Too much gear just slows me down and complicates the process. If it’s a paid gig then I am forced to carry more gear but when I’m shooting for myself I stay with the KISS philosophy: Keep It Simple Stupid. Part of it is my age (gear is heavy), part of it is my experience (I’ve shot most of my life this way) and part of it is an aversion to looking like my father in the field (even though I’m much taller than he was). Learning photography back in the bad old days of film instilled a certain discipline of economy—both with gear and film. Things were much more deliberate.
The advent of digital memory cards has fostered (in many cases) a run & gun or spray & pray approach to photography. That’s fine but as mentioned in the first paragraph of this post I’m a dinosaur and old habits are hard to break. My approach is to pre-think and pre-plan every shooting assignment (whether it’s a professional assignment or a recreational outing). What will the shooting conditions be, what gear will I need (camera bodies, lenses, batteries and cards) and what is my goal? Both of my camera bodies have battery grips (so I always have two fully charged batteries with me).

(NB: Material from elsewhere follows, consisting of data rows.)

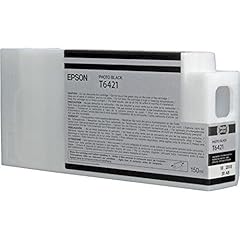 Epson t6421 ultrachrome for sale  Delivered anywhere in USA 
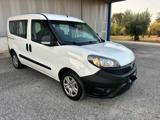 VENDO Auto a Calvi Risorta – foto 1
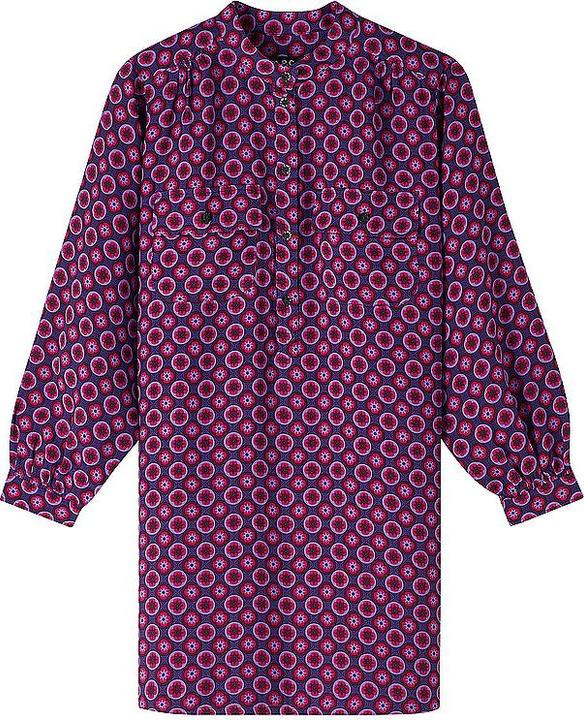 Produktbild A.p.c. Mathilde (38)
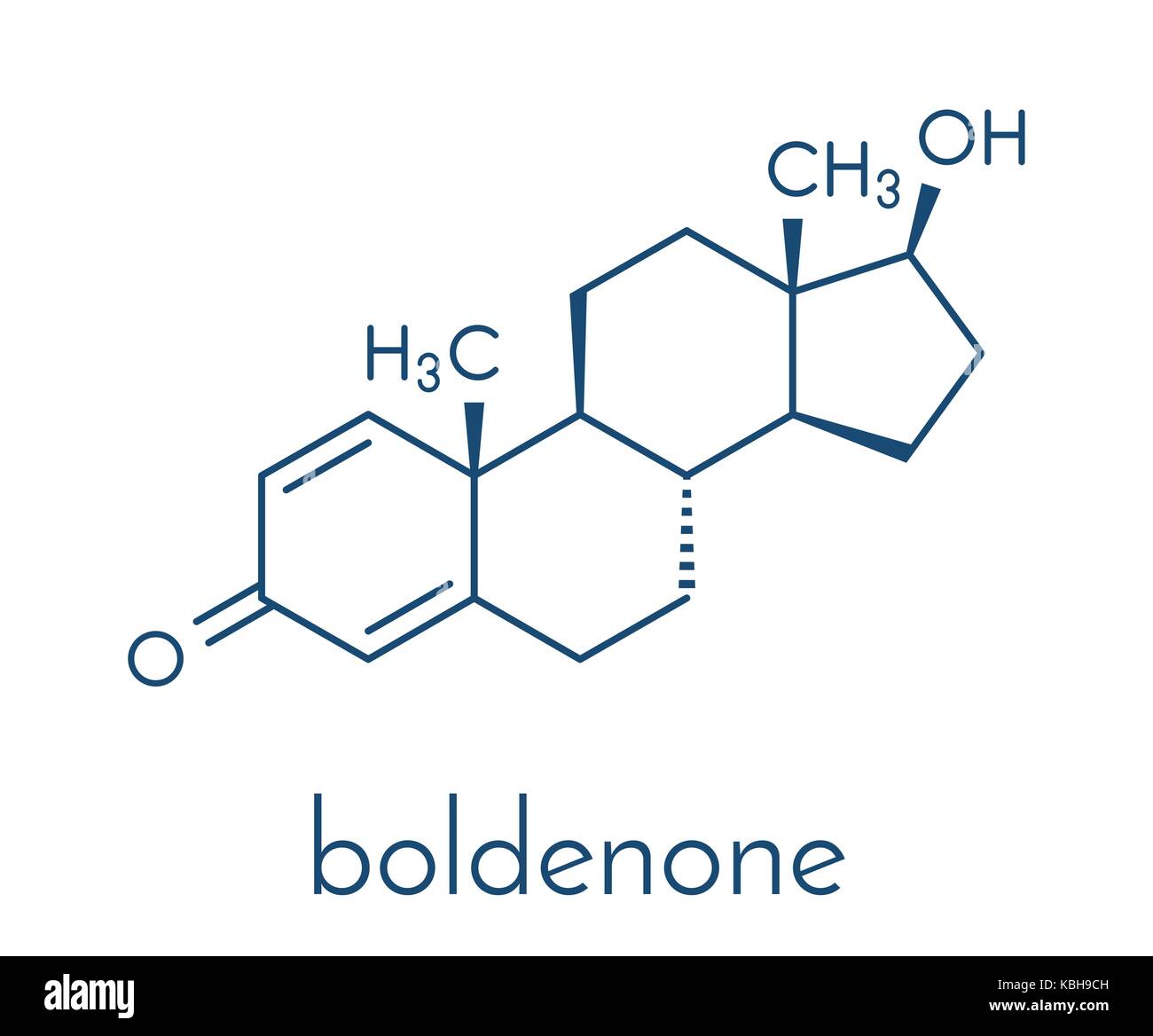 4 Ways You Can Grow Your Creativity Using acteur et steroide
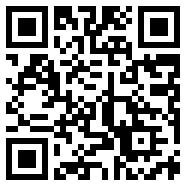 熊袋视频app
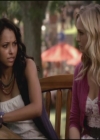 VampireDiariesWorld-dot-org-TVD_3x04DisturbingBehavior0573.jpg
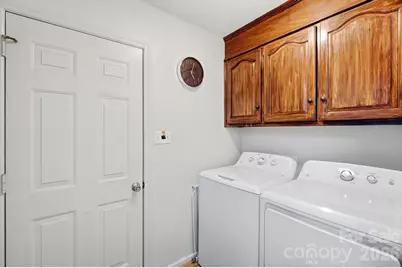 7192 Forney Hill Road, Denver, NC 28037 - Photo 22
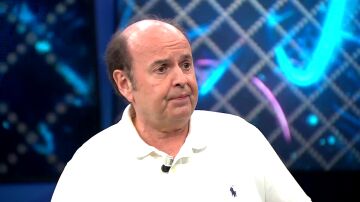 "Toman por papanatas al resto de clubes"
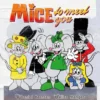 Mice to meet you (deutsch/engl.)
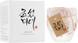 Увлажняющий крем для лица, Dynasty Cream, Beauty of Joseon, 50 мл, фото – 2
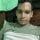 PedroManuelAg
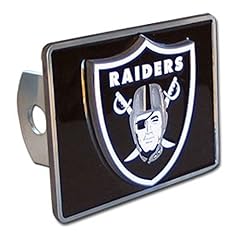 Siskiyou sports las for sale  Delivered anywhere in USA 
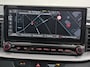 Kia Ceed Sportswagon 1.5 T-GDi GT-PlusLine | 1e Eigenaar! | Open Dak | Trekhaak | Memory | Stoel/Stuur Verwarming | Clima | Camera | Cruise Adaptive | Navi | LED | Keyless | Parkeersensoren V+A | Lichtmetalen Velgen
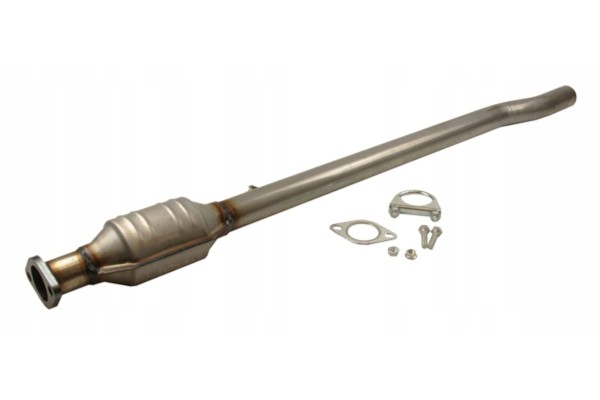 MAXGEAR 27 6128 CATALYTIC CONVERTER VW A3 GOLF V 1 6FSI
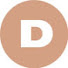 r7L5tWrTAaM-channel-avatar-DOCTOR DUVE DERMATOLOGY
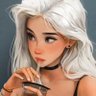 Galilee's profile picture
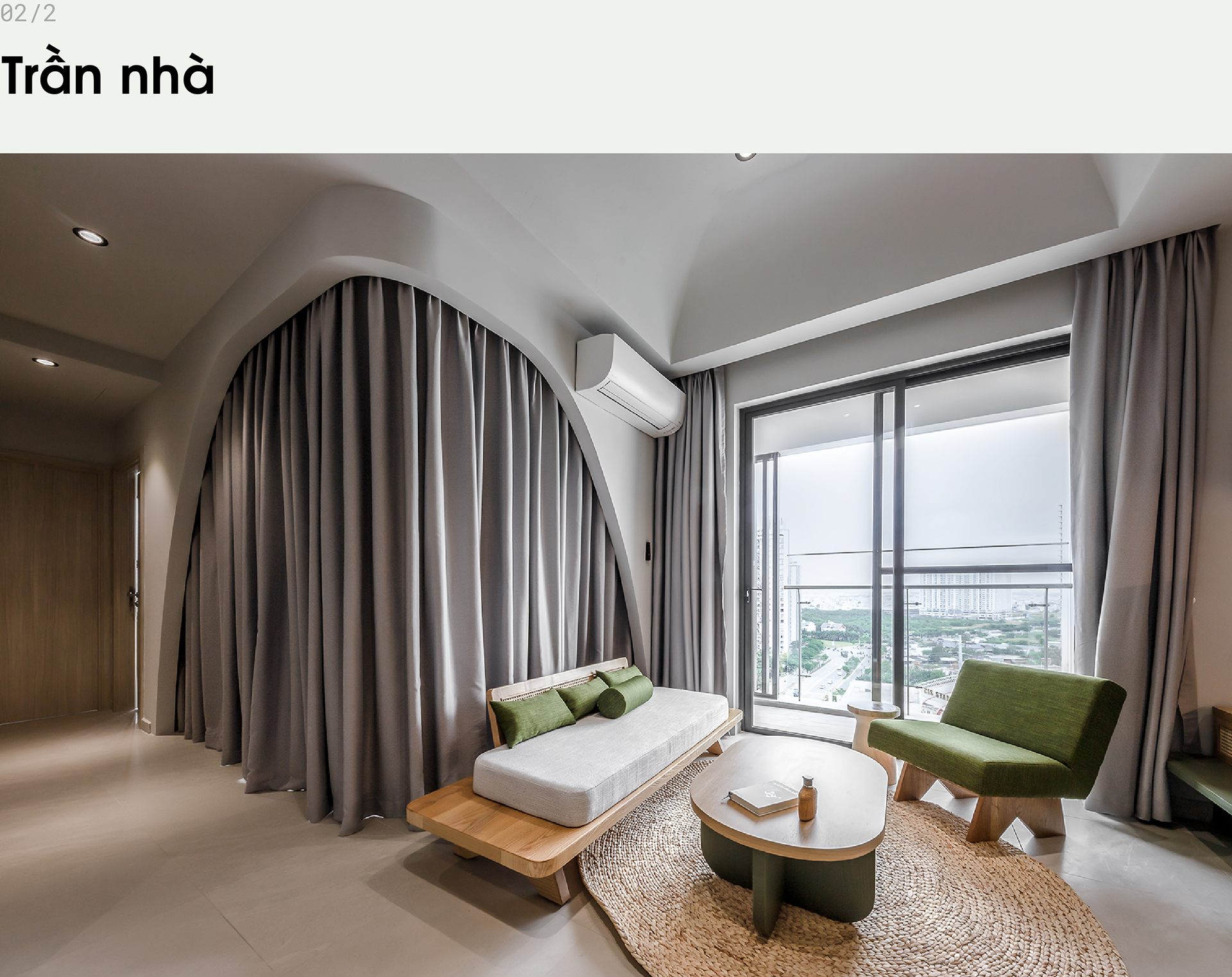 thiết kế,  căn hộ chung cư,  japandi,  scandinavian ảnh 13 thiet ke,  can ho chung cu,  japandi,  scandinavian anh 13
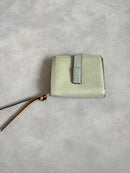 Loewe Bifold Wallets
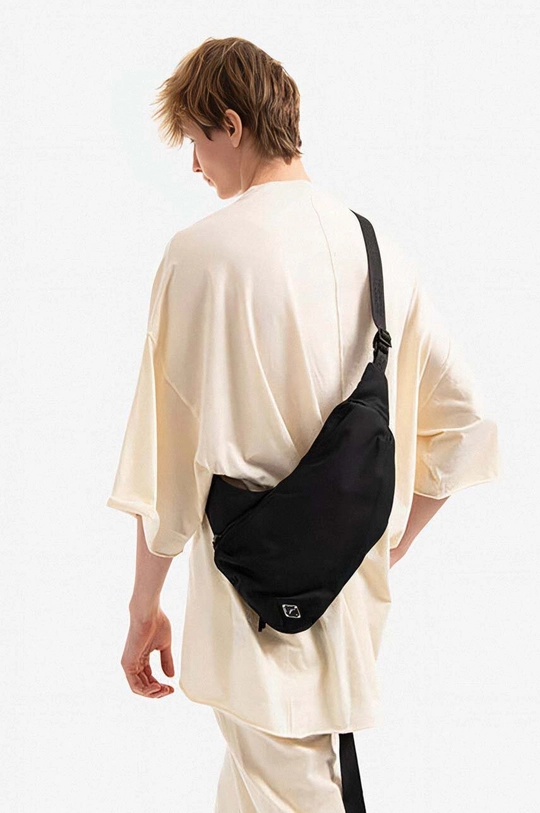 A-COLD-WALL* borsetă Rhombus Holster Bag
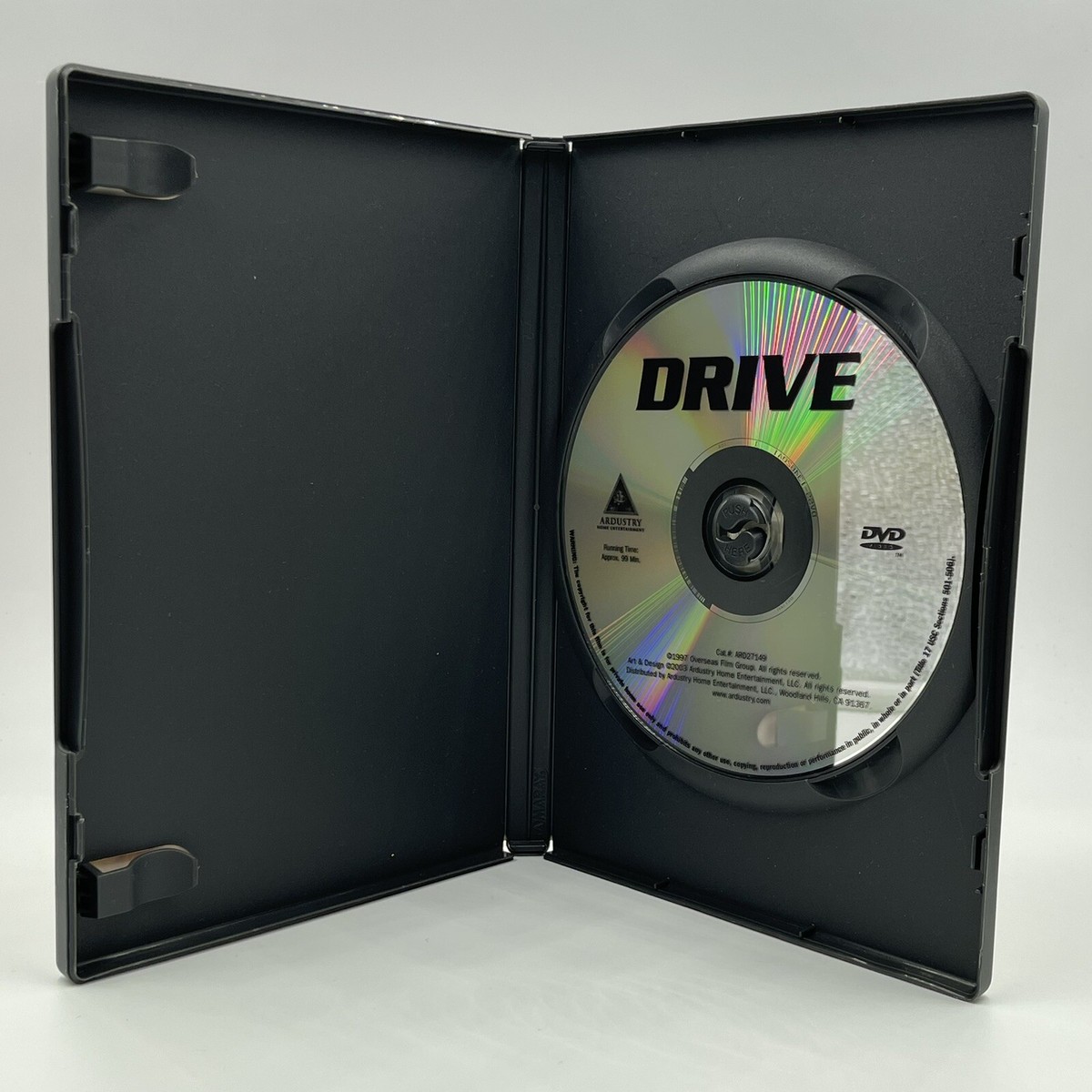 理由 [DVD] rdzdsi3 81bYClO88dL._UF1000,1000_QL80_.jpg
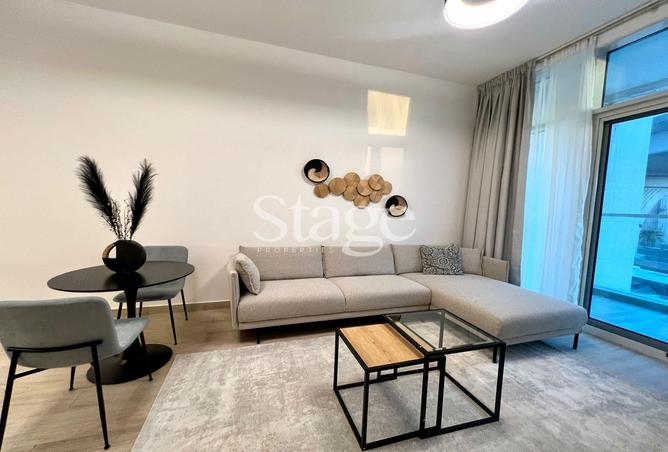 15764269 - Property Image 2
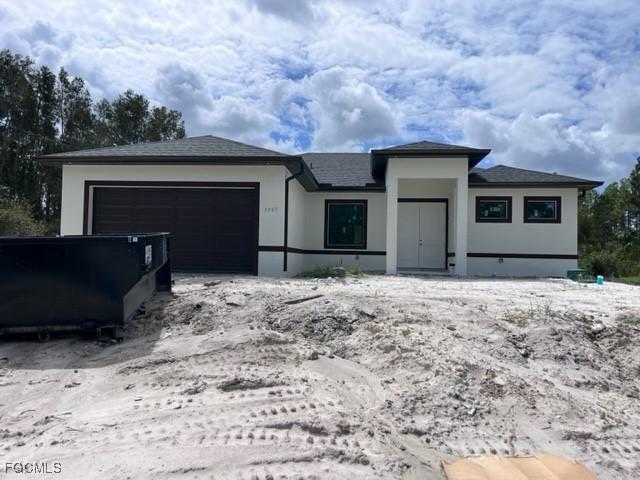 3307 35th St., Lehigh Acres, FL 33971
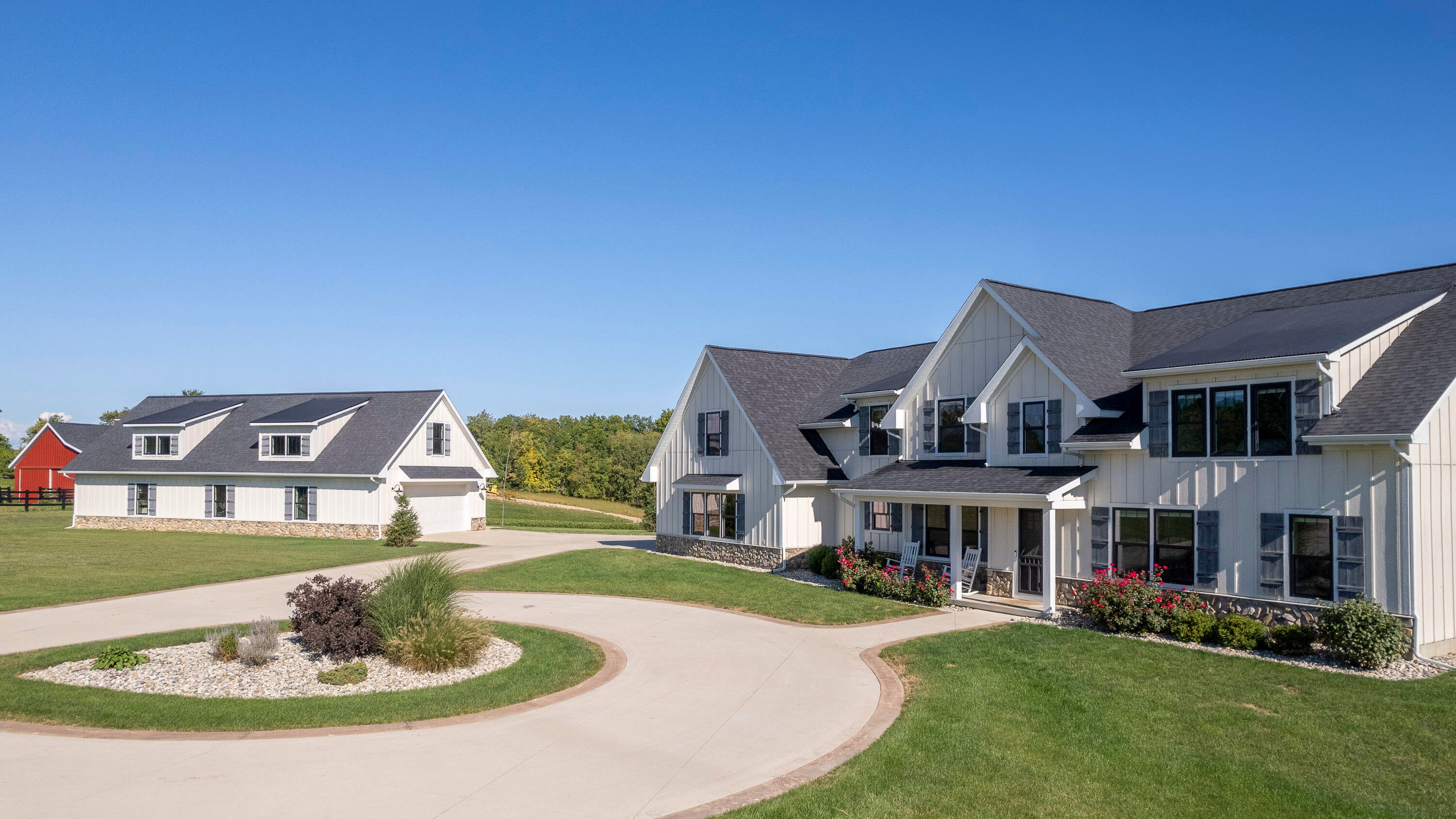 Middleville, Michigan, 49333, United States, 6 Bedrooms Bedrooms, ,3 BathroomsBathrooms,Residential,Active,2006790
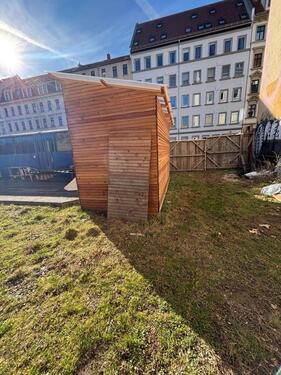 Foto - andere in Leipzig zur Miete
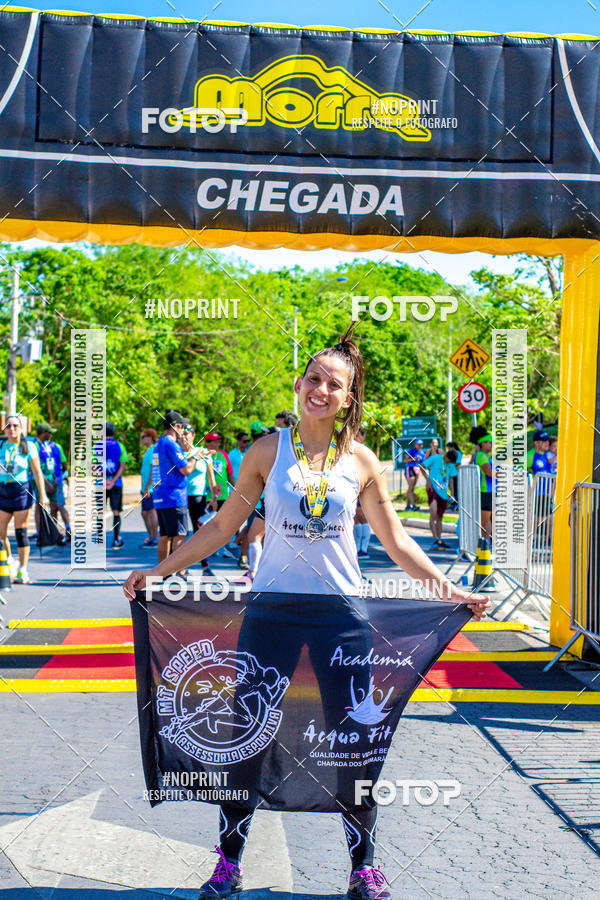 Buy your photos of the eventCorrida do Servidor 2019 on Fotop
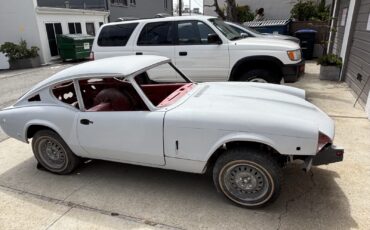 Triumph-GT6-Mk-III-1971-Coupe-3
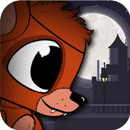 Foxy Little Adventure APK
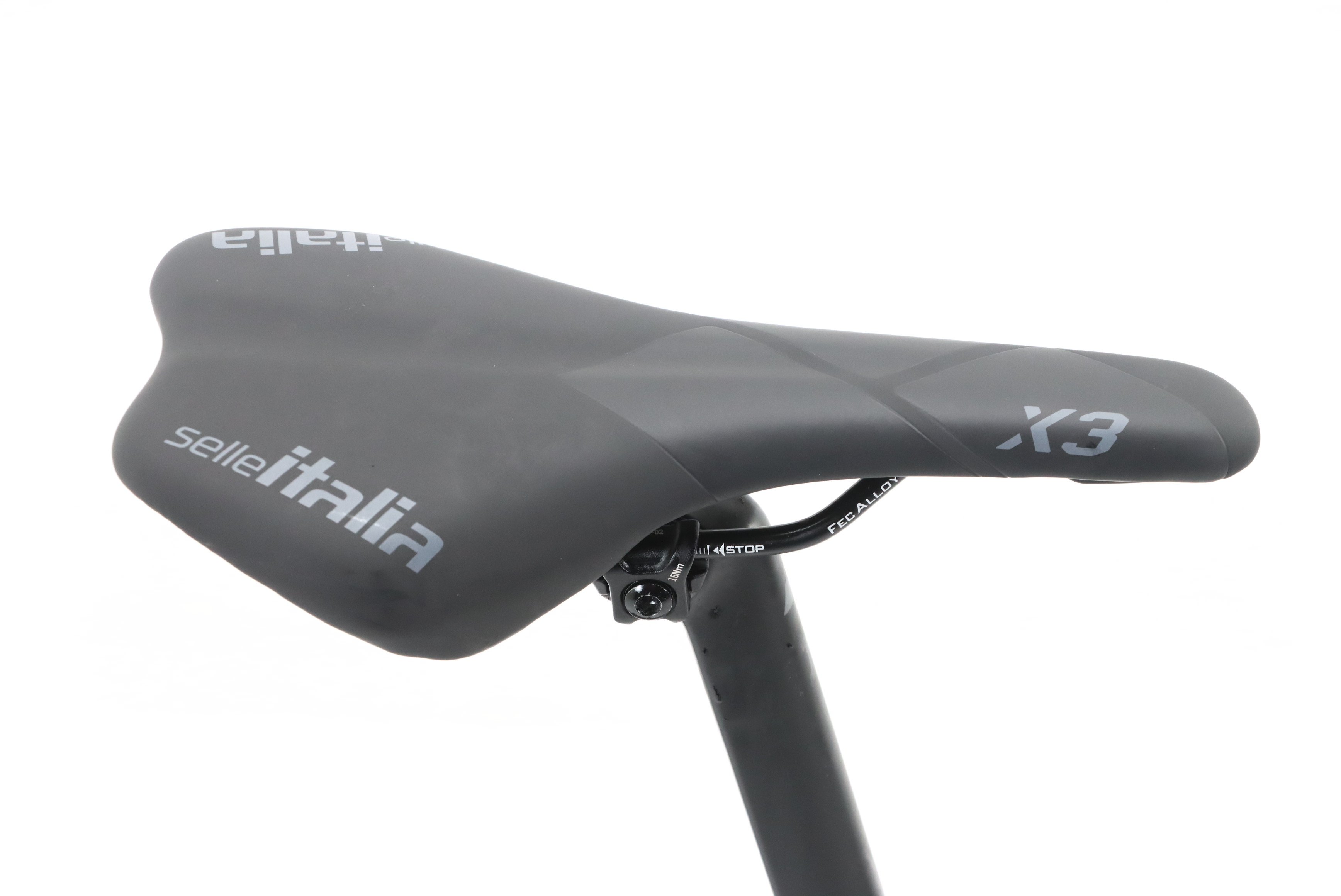 1e8f3b0f-9ffe-4f65-b002-ca78fb4f210d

Both bodies also have dual memory card slots for added protection and flexibility (sometimes I will slip an extra card into a shirt pocket). Most of the time I shoot with my full-frame sensor camera but will switch to my APS-C crop-sensor camera when shooting wildlife at a distance or on the move. The 1.6x crop factor and 10 fps burst rate come in handy for that kind of assignment. I try to stick with just one lens if possible for a couple of reasons: I hate carrying the extra weight and I dislike changing lenses in the field especially in wet, windy or dusty weather (a dirty sensor is a pain).
Here’s peek into my Inner Sanctum: On Thursday I had scheduled an 8-hour trip by Range Rover to Balmoral Castle (Royal Deeside, Aberdeenshire, Scotland) to photograph the castle, surrounding countryside, the Crathie Kirk (Church), the Royal Lochnagar Distillery, the small Scottish village of Ballater, the River Dee and the Cullerlie Stone Circle near Echt. A long day but the weather forecast looked good—partly cloudy with some sun, brisk but not freezing temperatures and mild winds. I knew I would be photographing a lot of architecture, some interior shots and some landscapes.
I decided on my full-frame sensor (primary shooter) camera body and my 16-35mm f/4 ultra wide-angle lens. This lens works great for architecture and interior shots and is a good landscape lens too (I prefer it over my 24-70mm f/4 for this kind of shooting). If I had decided to lug around a second lens it would have been my 70-200mm f/2.8 but it’s big and it’s heavy. Using just one lens forces me to try different angles, approaches and perspectives which is a good thing (and it keeps my sensor clean). This was a recreational shoot and not a paid gig so I had more flexibility in my approach.
You can read my post here at The Royal’s Love of Balmoral and All Things Scottish. It turned out to be an excellent day and an interesting excursion. If I had lugged around a lot of extra weight I’m not sure that would have been the case. I like the discipline (even if antiquated by today’s standards) of shooting with just one camera and one lens. It challenges my creativity and makes me look at things in a different way. If you haven’t tried limiting yourself like this in the field you might give it a try—you might be surprised (and pleased) with the result. Even dinosaurs know a thing or two.